Since the appellant has not appealed against this finding of fact, it shows that the Honourable Chief Judge had validly exercised his discretion pursuant to provisions of section 72 73 and 76 of the law and I so hold. In the circumstance any appeal based on the valid exercise of the Honourable Chief Judge’s power is conceived and I so hold.
In the result this appeal fails as it lacks merit. It is accordingly dismissed. suit No KWA/12/88 is hereby remitted for trial at the Omuaran Judicial Division as ordered by the Chief Judge of Kwara State. Since this is a (1988) suit accelerated hearing of this matter on a day to day basis immediately after commencement is hereby ordered. Costs of N500.00 is hereby awarded in favour of the respondent.

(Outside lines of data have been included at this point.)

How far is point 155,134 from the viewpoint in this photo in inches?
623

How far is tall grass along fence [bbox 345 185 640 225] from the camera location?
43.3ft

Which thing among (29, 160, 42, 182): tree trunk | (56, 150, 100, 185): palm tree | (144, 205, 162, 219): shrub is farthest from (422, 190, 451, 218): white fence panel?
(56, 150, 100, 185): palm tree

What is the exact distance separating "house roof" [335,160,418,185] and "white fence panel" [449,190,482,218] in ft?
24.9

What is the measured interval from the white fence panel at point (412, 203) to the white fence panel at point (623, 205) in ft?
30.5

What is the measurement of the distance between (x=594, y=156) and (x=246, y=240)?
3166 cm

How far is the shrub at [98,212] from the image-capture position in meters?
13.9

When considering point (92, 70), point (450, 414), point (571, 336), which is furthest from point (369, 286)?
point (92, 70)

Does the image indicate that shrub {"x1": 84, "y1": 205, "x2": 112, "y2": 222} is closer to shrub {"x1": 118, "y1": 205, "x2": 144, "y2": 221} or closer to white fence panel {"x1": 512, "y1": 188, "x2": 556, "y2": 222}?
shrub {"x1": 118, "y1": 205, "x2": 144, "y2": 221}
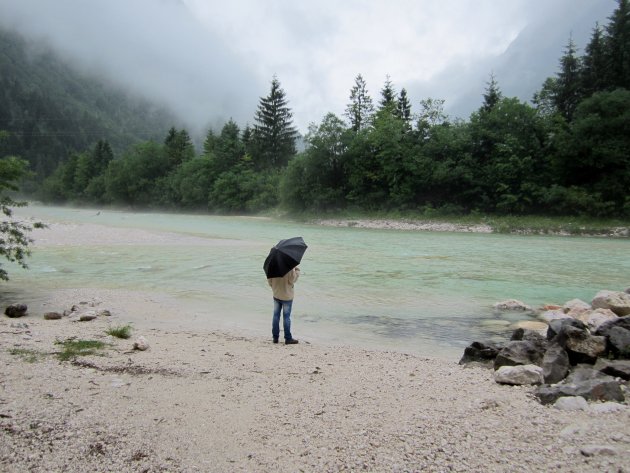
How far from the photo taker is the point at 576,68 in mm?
56969

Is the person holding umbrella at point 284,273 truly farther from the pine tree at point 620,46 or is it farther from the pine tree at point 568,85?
the pine tree at point 568,85

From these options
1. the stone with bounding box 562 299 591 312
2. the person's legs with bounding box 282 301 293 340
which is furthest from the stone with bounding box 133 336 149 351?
the stone with bounding box 562 299 591 312

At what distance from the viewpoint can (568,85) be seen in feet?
186

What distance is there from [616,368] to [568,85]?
6167cm

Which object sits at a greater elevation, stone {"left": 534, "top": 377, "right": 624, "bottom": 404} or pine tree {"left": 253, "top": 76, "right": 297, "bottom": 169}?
pine tree {"left": 253, "top": 76, "right": 297, "bottom": 169}

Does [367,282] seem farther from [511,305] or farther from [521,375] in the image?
[521,375]

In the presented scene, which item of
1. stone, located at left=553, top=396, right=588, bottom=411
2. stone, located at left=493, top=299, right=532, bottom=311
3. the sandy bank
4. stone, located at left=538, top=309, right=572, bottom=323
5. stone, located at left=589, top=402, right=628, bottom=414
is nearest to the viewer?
the sandy bank

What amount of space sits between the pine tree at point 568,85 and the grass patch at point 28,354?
2455 inches

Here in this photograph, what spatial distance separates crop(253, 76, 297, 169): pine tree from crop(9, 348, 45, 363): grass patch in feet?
278

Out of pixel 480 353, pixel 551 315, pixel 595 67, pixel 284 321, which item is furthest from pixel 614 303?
pixel 595 67

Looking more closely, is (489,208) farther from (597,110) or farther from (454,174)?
(597,110)

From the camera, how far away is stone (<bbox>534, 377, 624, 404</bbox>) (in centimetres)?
506

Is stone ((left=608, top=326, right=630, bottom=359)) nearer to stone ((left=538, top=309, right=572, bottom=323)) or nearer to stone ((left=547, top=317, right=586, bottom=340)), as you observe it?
stone ((left=547, top=317, right=586, bottom=340))

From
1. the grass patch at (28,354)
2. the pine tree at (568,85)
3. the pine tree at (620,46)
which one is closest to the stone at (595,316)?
the grass patch at (28,354)
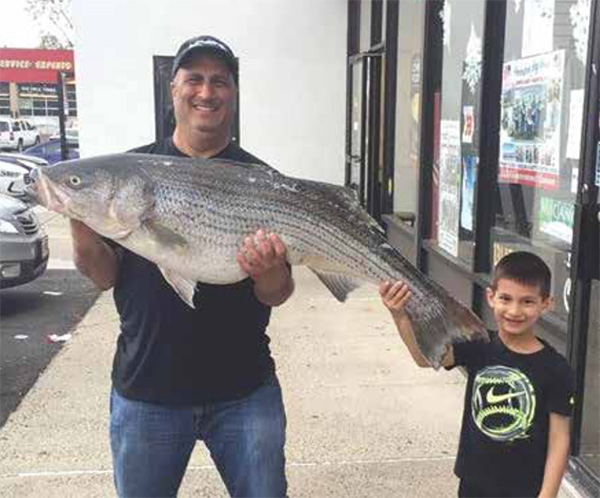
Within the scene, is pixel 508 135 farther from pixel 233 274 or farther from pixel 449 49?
pixel 233 274

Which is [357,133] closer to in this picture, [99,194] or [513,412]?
[513,412]

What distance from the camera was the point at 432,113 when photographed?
6.72 meters

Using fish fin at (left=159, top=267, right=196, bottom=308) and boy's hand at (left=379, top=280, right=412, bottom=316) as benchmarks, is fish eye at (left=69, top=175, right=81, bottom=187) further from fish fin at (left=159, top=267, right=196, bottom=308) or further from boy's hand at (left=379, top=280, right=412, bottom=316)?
boy's hand at (left=379, top=280, right=412, bottom=316)

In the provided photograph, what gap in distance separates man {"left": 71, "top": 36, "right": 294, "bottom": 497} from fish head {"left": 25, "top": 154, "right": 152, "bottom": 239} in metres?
0.14

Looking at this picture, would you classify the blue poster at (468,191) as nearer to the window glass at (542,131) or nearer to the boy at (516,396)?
the window glass at (542,131)

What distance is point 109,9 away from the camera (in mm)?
11547

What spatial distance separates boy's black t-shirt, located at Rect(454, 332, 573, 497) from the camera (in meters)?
2.19

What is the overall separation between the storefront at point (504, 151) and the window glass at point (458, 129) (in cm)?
1

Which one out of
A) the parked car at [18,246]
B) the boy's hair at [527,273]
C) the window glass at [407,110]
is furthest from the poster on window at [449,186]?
the boy's hair at [527,273]

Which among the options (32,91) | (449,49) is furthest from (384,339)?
(32,91)

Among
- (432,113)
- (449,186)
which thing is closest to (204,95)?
(449,186)

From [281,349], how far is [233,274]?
12.2 ft

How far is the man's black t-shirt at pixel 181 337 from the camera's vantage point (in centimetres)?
210

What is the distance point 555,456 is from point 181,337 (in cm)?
105
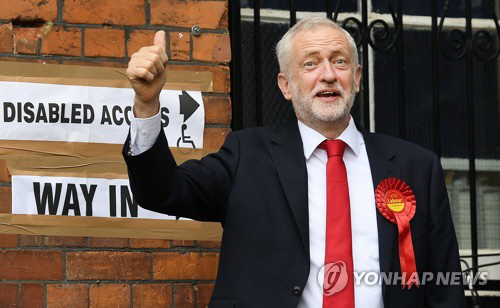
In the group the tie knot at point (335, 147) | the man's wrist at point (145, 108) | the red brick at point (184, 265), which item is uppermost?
the man's wrist at point (145, 108)

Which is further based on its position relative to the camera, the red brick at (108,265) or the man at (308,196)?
the red brick at (108,265)

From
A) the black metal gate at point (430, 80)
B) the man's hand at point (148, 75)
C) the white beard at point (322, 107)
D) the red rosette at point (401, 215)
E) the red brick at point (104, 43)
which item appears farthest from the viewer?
the black metal gate at point (430, 80)

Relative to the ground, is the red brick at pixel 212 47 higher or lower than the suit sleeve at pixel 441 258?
higher

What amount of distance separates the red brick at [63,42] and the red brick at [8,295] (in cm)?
91

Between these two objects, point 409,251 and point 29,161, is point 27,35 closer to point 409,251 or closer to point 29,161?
point 29,161

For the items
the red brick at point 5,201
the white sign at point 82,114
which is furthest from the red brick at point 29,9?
the red brick at point 5,201

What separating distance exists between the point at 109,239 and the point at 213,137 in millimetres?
597

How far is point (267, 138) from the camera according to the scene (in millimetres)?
3709

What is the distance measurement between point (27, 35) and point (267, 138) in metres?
1.10

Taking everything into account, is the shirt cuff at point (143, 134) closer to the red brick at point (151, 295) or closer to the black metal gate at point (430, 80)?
the red brick at point (151, 295)

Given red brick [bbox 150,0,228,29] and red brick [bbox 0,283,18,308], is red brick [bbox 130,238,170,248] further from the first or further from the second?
red brick [bbox 150,0,228,29]

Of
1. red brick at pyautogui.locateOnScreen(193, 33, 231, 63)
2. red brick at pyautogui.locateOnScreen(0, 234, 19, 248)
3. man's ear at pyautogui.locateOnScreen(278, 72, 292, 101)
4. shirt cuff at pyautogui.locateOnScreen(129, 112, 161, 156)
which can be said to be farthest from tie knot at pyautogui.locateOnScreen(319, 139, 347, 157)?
red brick at pyautogui.locateOnScreen(0, 234, 19, 248)

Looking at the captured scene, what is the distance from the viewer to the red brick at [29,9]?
13.6ft

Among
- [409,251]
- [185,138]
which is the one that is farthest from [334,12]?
[409,251]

Cases referred to in the judgment:
Ariori v Elemo (1983) 1 SCM;R 1
Awolowo v Shagari (1979) 6 – 7 SC 51
Balogun v Labiran (1988) 3 NWLR (pt 80) 66
Board of Customs v Barau (1982) 10 S C 48
Bronik Motors Ltd v Wema Bank Ltd (1983) 1 SCNLR 296
Egbo v Laguma (1988) 3 NWLR (pt 80) 109
Enekebe v Enekebe (1964) 1 All NLR 102
Kudoro v Alaka (1956) SCNLR 255
Madukolu v Nkemdilim (1962) 2 SCNLR 341
Nwuzoke v State (1988) 1 NWLR (pt 72) 529
Onagoruwa v State (1992) 5 NWLR (pt 244) 713
Onogitere v Itietie (1972) All NLR (pt 2) 147
Qua Steel products Ltd v Bassey (1992) 5 NWLR (pt 239) 67
Toriola v Williams (1982) 7 SC 27
Ukpai v Okoro (1983) 2 SCNLR 380
Western Steel Works Ltd v Iron & Steel Workers Union of Nig. (1989) 1 NWLR (pt 49) 284.